PIERRE DHAINAUT
QUELQUES
NOTES DE LECTURE DU RECUEIL Introduction au large, Arfuyen, 2001 :
-
« Introduction au large » :
Paradoxe
évident : comment introduire dans ou à ce qui n’a pas de limites ?
Cette
introduction ne serait-ce pas tout autant une sortie, une évasion ? A
moins qu’il ne s’agisse d’entrer en soi-même, mais pour en faire éclater
les limites et y retrouver l’infini de l’univers, du large. Il s’agirait
donc d’apprendre à sortir des limites. Lesquelles ? Celles du moi ?
Celles de l’intériorité qui nous sépare du monde extérieur ? Celles
d’un langage qui n’est que le prolongement de ce moi qui croit se suffire à
lui-même ?
Mais
s’agit-il vraiment de faire éclater des limites ? N’est-il pas plutôt
question de les accepter pleinement ? « Nous n’irons pas plus loin
que ce rivage »… C’est l’adhésion aux limites, aux frontières, aux
obstacles, c’est donc une forme d’introduction dans les limites qui leur ôte
leur caractère oppressant et y découvre la présence de l’infini, du large,
de la navigation sans cesse recommencée.
Serait-ce
l'engagement
vers une libération ? Cette libération semble consister en un
apprentissage de la respiration :
- (...)
c’est le souffle qui donne
-
(...) le sol se soulève
- (…) en offrande au vent,
Il
semble que se trace une parenté entre le souffle humain et celui de
l’univers, entre l’haleine et l’esprit (spiritus). Le vent est de
l’ordre de l’invisible comme le souffle humain ressemble au vent. Intuition
d’une conscience-énergie ?
« N’espérer
de secours
Faire
sien le double mouvement qui partout et toujours anime l’univers :
naissance et mort, création et
destruction, désir et crainte aspiration et renoncement… Quand je dis :
« faire sien » : il s’agit plutôt d’accepter totalement
ces deux pôles sans envisager une seule seconde
leur relation comme une contradiction. Ne les concevoir que comme complémentaires,
ce qui a pour effet, par exemple, d’éroder à la fois le désir et la crainte :
« on ne craint plus d’obstacles, il n’y a plus de cibles. »

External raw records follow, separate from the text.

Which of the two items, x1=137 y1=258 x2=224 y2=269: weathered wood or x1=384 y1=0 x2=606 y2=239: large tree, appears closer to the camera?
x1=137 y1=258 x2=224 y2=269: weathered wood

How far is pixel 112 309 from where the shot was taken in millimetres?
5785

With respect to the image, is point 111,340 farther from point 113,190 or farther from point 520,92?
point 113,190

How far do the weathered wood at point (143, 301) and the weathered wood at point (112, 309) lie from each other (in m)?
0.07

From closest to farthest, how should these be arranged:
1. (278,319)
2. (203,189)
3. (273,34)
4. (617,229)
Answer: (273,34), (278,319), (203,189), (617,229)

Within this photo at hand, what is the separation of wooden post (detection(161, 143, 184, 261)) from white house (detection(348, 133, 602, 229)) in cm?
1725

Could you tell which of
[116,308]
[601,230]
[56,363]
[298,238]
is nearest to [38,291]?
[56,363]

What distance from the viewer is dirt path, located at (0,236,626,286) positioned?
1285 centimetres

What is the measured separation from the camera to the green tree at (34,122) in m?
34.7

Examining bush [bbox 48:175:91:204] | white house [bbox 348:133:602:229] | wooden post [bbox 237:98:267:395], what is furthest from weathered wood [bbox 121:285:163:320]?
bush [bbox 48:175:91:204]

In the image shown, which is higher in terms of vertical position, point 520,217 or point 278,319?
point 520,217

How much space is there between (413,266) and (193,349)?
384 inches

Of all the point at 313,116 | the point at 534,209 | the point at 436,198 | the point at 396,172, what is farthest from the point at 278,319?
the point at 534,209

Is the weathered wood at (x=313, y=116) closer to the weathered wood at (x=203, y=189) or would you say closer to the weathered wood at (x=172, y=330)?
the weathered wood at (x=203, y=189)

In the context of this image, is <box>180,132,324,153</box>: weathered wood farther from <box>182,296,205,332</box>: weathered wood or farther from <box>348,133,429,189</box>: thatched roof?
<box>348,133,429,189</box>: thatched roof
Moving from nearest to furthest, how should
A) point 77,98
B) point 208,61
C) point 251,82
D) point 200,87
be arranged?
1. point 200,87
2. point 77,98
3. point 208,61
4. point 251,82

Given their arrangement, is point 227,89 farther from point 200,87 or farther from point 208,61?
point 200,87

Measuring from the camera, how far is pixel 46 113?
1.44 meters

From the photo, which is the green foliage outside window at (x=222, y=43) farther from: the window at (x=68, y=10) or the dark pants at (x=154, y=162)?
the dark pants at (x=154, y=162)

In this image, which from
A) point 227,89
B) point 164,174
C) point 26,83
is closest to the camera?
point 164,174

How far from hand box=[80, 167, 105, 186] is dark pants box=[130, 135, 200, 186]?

Pleinement assumés, le désir et la crainte, qui bornent l’univers étriqué
que s’est construit le moi, s’effacent en tant qu’émotions contraires
l’une à l’autre. Ne plus être qu’un balancement, qu’un mouvement
respiratoire dont les deux pôles ne peuvent exister que l’un par l’autre.
Epouser,
suivre la force paradoxale qui anime le monde. Il s’agit de se laisser
porter. Lâcher-prise (tâche difficile pour notre langage et nos gestes
quotidiens qui visent toujours au contraire à fixer les contours du moi).
La
parole semble s’effacer au profit de la respiration. Ou, plus exactement, elle
ne mérite de s’élever que si elle se fait elle-même respiration :
« …et
joie comme inquiétude / nous
découvrons leur secret par les lèvres. »
Lèvres
ou gorge, organes de la parole, semblent ici surtout organes de la respiration.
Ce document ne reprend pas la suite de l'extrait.